Indian mobile phone market rivals Vodafone and Bharti Airtel purchased airwaves worth some $3bn each in a fiercely contested auction that raised nearly $10bn (£6bn) in total, far beyond New Delhi's target.
The government had hoped to raise at least $1.8bn (£1.1bn, €1.3bn) from the auction, which ended on 14 February after 10 days of bidding, to help reduce its budget deficit.
It will now rake in a minimum $3bn upfront from the auction. Companies need to pay a quarter to a third of the winning price to begin with and the rest within the next 12 years.
Market leader Bharti Airtel and second-ranked Vodafone said they had bagged airwaves in the premium 900 megahertz band available in three metros – the capital city Delhi, Mumbai and Kolkata.
The stakes were particularly high for Vodafone and Bharti, which operate on the relatively more-efficient 900 Mhz band across key cities. Their rights were to expire in November and the transition to another band would have been an expensive affair.
The third-largest player, Idea Cellular, spent $1.7bn on new airwaves including in the 900 Mhz band in Delhi.
Vodafone, Bharti and Idea said they could use the 900 and 1800 spectrum bands to rollout mobile data services.
Mukesh Ambani-led Reliance Industries, a new player in the telecom sector and a potential threat to the incumbents, bought airwaves in the 1800 Mhz band in 14 locations, the government said.
Reliance was also expected to win airwaves in the 900 Mhz band in the key cities, which would have hurt the market leaders. While Reliance did not divulge investment details, PhillipCapital estimated it spent about $1.7bn.
Other firms such as Telenor's Indian arm, Anil Ambani-led Reliance Communications and Aircel won airwaves in the 1800 MHz band in some zones.
Companies have the right to use the airwaves for 20 years.
"The incumbents have clearly strengthened their data footprint. Of course they have spent a lot, but this was necessary to save their turf," Naveen Kulkarni, a Mumbai-based telecoms analyst at PhillipCapital told Reuters.
"The government is happy and we will see a smile on the face of the finance minister," telecoms minister Kapil Sibal said, after the auction ended.

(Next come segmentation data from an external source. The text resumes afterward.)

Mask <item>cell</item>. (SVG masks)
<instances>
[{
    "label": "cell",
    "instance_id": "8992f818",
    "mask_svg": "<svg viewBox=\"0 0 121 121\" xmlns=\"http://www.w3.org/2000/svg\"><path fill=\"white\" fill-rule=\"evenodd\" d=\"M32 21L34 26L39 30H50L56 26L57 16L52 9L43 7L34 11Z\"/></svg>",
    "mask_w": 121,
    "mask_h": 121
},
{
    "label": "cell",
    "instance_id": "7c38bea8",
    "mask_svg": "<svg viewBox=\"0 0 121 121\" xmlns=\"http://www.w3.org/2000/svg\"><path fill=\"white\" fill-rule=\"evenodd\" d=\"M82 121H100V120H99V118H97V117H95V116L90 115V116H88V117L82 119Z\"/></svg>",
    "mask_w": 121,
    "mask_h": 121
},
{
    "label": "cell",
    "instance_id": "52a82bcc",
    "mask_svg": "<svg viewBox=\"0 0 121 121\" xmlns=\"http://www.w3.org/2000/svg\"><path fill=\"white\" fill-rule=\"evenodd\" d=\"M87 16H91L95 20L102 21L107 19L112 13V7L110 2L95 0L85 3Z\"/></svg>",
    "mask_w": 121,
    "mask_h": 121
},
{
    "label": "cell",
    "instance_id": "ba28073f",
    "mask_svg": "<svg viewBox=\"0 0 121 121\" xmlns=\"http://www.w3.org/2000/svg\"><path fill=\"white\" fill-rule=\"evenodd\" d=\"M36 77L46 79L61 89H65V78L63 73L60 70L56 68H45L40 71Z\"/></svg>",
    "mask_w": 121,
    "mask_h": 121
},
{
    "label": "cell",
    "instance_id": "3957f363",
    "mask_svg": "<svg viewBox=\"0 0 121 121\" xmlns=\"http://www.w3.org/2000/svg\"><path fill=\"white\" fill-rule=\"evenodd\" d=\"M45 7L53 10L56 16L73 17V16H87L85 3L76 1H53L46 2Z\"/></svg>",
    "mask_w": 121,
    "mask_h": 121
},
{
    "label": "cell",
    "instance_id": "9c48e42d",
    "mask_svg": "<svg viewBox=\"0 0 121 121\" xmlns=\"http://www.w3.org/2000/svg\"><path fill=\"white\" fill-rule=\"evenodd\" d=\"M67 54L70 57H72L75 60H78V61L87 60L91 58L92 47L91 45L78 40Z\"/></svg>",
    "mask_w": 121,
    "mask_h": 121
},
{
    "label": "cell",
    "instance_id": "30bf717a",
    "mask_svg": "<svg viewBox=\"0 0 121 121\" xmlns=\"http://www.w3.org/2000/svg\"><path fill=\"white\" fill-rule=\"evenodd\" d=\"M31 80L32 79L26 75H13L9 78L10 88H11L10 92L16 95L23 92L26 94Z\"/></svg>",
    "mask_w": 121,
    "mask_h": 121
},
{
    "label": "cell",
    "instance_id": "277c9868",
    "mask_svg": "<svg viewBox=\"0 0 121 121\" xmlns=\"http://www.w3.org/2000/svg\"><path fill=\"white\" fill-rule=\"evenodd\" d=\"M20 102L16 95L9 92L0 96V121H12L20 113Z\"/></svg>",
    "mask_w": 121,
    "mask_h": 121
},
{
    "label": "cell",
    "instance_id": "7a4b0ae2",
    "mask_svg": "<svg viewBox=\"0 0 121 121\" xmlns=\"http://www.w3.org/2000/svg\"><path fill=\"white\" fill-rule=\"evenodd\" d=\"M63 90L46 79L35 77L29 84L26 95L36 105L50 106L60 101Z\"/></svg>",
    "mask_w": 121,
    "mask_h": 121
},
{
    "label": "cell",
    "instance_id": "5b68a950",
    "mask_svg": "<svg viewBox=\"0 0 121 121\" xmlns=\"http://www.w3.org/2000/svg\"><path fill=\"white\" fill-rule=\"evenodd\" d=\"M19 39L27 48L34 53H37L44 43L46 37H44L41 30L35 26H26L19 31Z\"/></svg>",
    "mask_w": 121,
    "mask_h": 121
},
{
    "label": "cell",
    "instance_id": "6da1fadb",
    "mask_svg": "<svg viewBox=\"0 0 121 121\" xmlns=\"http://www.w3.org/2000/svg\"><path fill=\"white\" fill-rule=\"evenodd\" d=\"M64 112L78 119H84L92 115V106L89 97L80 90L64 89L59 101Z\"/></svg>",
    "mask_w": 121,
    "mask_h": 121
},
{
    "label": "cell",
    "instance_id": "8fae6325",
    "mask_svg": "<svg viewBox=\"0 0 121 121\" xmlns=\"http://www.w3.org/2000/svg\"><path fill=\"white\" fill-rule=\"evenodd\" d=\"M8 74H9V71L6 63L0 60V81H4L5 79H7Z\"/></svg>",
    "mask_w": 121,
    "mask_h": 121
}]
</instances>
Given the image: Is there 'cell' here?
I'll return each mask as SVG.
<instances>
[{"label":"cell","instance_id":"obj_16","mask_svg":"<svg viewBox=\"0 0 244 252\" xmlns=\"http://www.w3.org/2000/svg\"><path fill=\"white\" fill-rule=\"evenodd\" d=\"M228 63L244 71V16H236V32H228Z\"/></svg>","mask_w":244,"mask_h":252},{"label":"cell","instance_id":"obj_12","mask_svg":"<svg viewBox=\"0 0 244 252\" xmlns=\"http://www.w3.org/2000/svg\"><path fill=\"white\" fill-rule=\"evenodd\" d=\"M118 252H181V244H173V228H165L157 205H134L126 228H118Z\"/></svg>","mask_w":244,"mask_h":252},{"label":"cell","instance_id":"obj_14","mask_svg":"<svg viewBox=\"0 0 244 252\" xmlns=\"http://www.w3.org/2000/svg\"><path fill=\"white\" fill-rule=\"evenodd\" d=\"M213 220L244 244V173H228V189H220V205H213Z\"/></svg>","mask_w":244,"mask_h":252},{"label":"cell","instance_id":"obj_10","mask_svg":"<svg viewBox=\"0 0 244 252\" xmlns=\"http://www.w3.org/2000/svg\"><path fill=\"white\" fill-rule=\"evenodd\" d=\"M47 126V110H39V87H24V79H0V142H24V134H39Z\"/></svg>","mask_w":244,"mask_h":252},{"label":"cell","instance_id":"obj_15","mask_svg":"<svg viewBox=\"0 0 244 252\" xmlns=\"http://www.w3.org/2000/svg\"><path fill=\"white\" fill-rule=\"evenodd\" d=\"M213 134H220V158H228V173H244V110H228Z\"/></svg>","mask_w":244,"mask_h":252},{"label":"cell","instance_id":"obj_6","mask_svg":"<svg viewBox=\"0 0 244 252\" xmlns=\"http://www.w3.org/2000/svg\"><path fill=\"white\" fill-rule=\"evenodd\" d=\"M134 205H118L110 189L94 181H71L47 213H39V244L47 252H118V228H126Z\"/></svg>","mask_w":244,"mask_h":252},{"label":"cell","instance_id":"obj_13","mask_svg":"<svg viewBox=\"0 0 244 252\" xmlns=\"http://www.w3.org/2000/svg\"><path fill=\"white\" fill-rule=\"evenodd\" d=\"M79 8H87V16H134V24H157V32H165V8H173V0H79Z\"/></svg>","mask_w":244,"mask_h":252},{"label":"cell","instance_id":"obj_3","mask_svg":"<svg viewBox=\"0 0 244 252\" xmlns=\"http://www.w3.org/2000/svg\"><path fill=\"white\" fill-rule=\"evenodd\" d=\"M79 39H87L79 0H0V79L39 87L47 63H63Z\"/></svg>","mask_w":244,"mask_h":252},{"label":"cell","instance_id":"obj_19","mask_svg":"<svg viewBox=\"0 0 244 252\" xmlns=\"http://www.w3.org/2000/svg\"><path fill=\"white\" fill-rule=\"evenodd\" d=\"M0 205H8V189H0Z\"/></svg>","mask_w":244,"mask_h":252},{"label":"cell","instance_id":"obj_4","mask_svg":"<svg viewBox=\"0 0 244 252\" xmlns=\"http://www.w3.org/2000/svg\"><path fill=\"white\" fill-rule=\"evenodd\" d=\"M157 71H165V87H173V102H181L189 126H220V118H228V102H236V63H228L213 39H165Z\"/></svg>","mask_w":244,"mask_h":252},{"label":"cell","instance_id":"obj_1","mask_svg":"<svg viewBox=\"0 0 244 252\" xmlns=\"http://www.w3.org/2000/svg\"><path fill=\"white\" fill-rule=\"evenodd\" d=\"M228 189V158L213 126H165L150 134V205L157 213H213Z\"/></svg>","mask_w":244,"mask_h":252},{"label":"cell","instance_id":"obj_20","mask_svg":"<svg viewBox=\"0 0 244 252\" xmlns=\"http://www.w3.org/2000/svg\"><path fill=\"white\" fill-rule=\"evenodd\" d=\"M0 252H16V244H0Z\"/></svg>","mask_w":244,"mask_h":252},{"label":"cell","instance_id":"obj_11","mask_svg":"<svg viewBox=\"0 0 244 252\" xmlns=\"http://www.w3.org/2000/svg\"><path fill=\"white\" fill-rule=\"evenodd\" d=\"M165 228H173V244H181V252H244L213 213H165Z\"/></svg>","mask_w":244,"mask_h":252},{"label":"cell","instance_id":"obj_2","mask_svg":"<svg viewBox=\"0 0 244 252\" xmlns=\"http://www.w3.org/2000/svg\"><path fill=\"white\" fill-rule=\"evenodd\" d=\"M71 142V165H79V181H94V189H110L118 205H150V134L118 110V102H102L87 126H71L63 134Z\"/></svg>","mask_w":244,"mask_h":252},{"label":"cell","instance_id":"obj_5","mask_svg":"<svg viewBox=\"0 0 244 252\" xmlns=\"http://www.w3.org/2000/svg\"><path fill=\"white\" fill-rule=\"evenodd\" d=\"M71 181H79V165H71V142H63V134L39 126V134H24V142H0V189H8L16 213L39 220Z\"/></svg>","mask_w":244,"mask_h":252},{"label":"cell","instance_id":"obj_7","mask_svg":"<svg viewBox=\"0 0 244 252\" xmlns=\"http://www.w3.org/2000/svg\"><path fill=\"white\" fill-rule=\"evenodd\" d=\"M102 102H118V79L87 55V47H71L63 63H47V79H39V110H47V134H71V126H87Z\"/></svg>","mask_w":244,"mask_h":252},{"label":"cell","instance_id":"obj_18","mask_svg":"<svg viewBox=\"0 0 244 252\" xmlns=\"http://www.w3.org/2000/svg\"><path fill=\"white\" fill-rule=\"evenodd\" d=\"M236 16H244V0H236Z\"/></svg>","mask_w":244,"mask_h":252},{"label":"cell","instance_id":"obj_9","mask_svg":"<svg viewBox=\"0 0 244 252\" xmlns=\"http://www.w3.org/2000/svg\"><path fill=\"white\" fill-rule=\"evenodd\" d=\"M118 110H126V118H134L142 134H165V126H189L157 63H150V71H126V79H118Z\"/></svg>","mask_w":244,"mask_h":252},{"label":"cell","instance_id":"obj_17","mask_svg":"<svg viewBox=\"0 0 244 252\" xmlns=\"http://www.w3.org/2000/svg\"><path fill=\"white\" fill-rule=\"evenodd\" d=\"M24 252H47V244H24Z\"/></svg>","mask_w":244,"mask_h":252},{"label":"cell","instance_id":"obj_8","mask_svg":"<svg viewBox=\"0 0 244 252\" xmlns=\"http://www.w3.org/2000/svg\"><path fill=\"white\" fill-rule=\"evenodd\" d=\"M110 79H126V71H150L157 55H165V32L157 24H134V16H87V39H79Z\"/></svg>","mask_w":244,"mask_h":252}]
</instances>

Spectrum auctions in March 2013 and November 2012 failed as several bidders stayed away, complaining that the base prices for bids were too high. The government was compelled to slash reserve prices for the latest auction.
In 2010 India raised $17bn from the sale of airwaves for 3G and 4G services.
Reliance Industries already owns 4G spectrum nationwide from the 2010 auction but has not rolled out services. The latest 1800 band purchase would help it improve 4G coverage.
India had originally sold airwaves for basic mobile services through a state-selection process, but opted for an open auction in 2012 after a scandal over mis-selling of permits.